Apesar da contemplação silenciosa e solitária da palavra escrita ser tão familiar para nós, nem sempre foi este o caso.
Partimos da tradição oral — por exemplo, a cultura inca peruana conquistou e governou um poderoso império sem o apoio da escrita (tinham um sistema de mensagens através de nós em cordas ou quipus).
Já na Europa, no início da Idade Média, ler era um acto público — falado dentro da comunidade. Lia-se na missa, e a palavra era associada à voz de Deus. Santo Agostinho registou nas suas Confissões que, chegando a Milão no sec. IV, observou as práticas de leitura de Ambrósio, o Bispo da cidade na altura. Para o desânimo de Agostinho, Ambrósio lia sem fazer barulho. Apesar dos seus olhos seguirem o texto, a sua voz e língua estavam em silêncio. Santo Agostinho presumiu que Ambrósio estaria a preservar a sua voz, que era usada frequentemente e estaria rouca.

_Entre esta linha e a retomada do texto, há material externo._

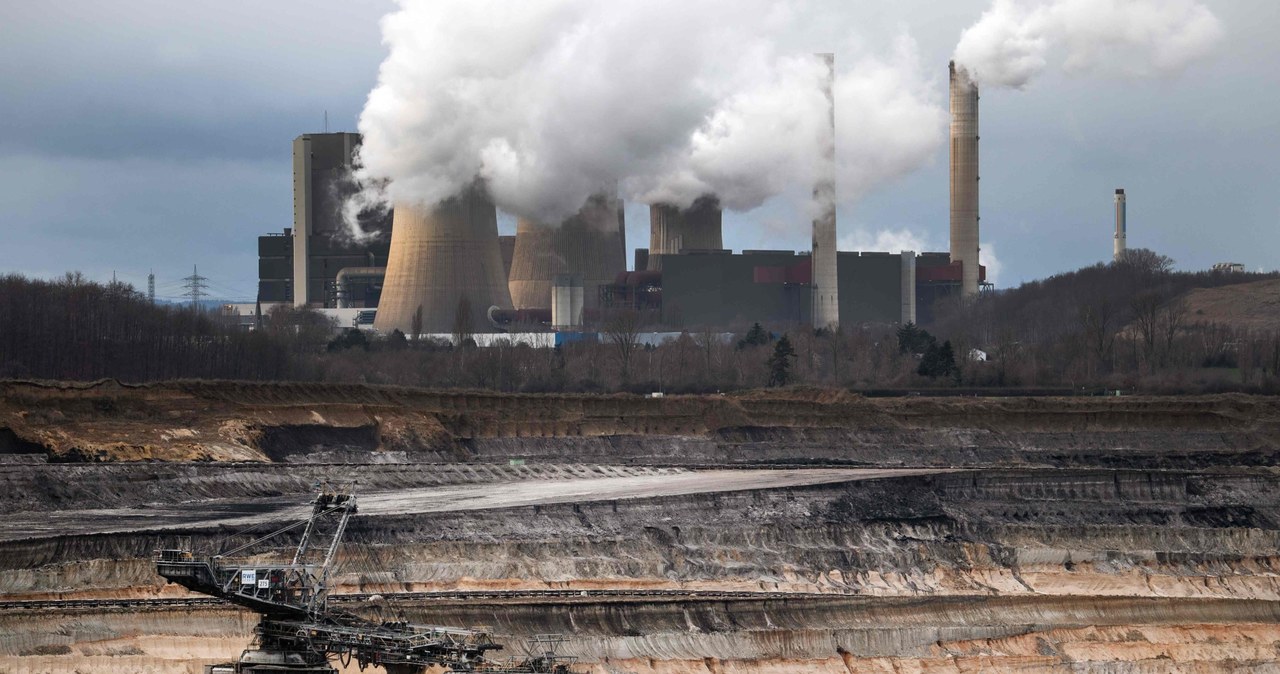 Koszty odejścia od wydobycia węgla są ogromne, nie tylko społeczne, ale i finansowe /AFP
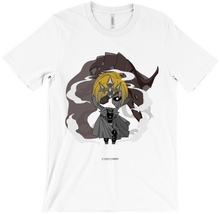 himiko_toga__mha T-Shirts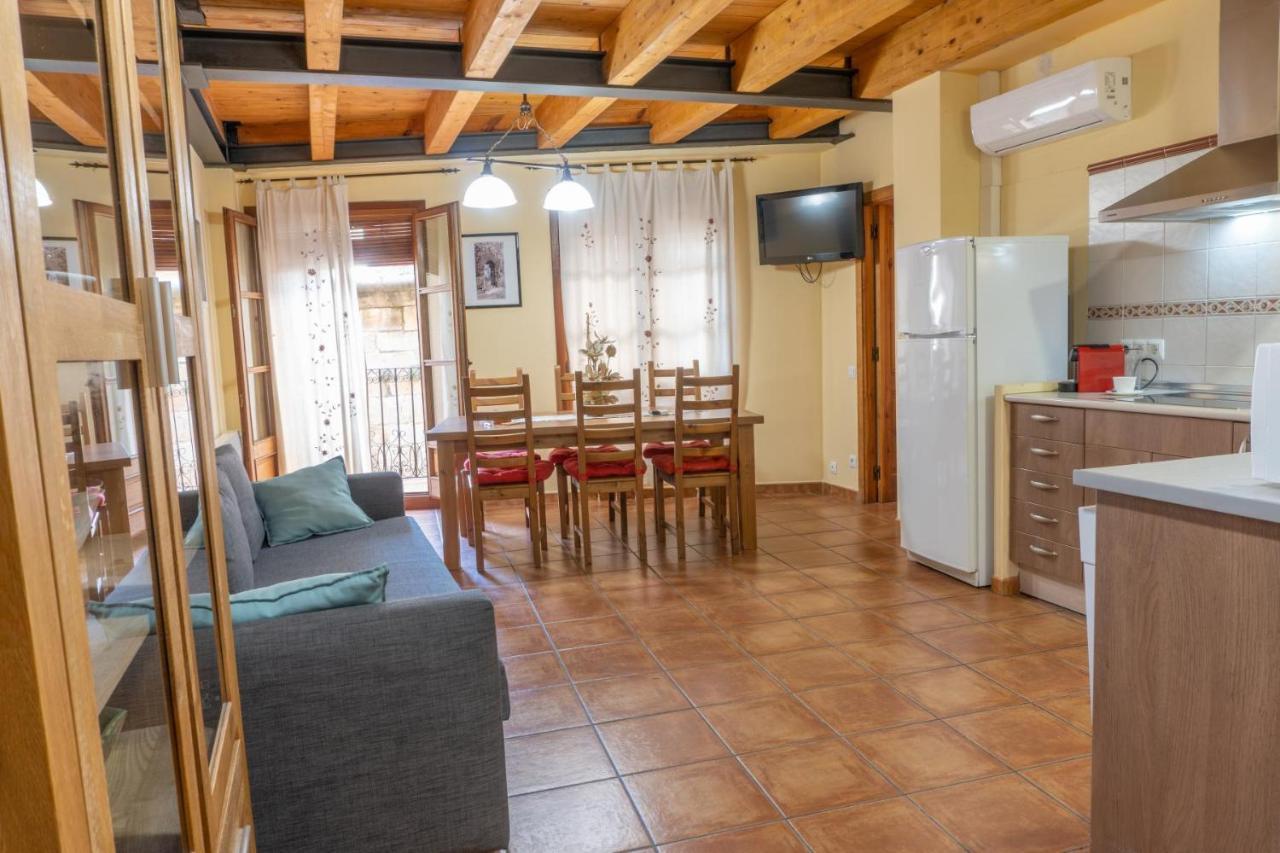 Casa El Centro Villa เบเซย์เต ภายนอก รูปภาพ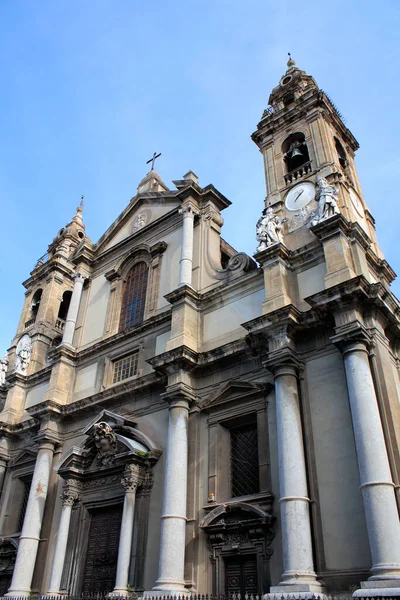 Oratorio San Filippo — Fotografia de Stock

O hábito seria os leitores monásticos seguirem o texto tanto com os olhos como com os lábios, pronunciando ou murmurando o som da palavra à medida que prosseguiam. Os sons que chegavam eram conhecidos como voces paginarum, as “vozes das páginas”. Quanto mais liam, mais se enchiam as suas cabeças de coros dessas vozes.
Com a industrialização da prensa, esta voz foi-se perdendo e foi entrando o silêncio da linguagem escrita com a nossa habituação à palavra escrita. O leitor de hoje em dia, acostumado a pensar no som como um fenómeno puramente físico, é inclinado a ver estas vozes como frutos da imaginação. Claro, elas não existem mesmo. O que existe são as imagens do som da voz — a sua substância física — e o seu ideal na mente. É interessante pensar que esta divisão entre a materialidade do som — a sua substância física — e a sua representação ideal, são construções modernas muito bem definidas por Saussure.
A questão seria: será que o clérigo medieval ao seguir as escrituras na página, seguindo com os seus olhos e murmurando ao mesmo tempo, não estaria a sua mente igualmente inundada de vozes se as palavras lhe tivessem sido lidas?
No entanto, ele só ouve as palavras porque já as ouviu antes — cantadas ou faladas — e essa reiteração deixou marcas na consciência aural e muscular. Ler, então, não seria apenas ouvir, mas lembrar. Se a escrita fala, fá-lo com as vozes do passado, as quais o leitor ouve como se existisse no meio delas.
Bibliografia:
INGOLD, Tim - Lines: A Brief History. Milton Park, 2007.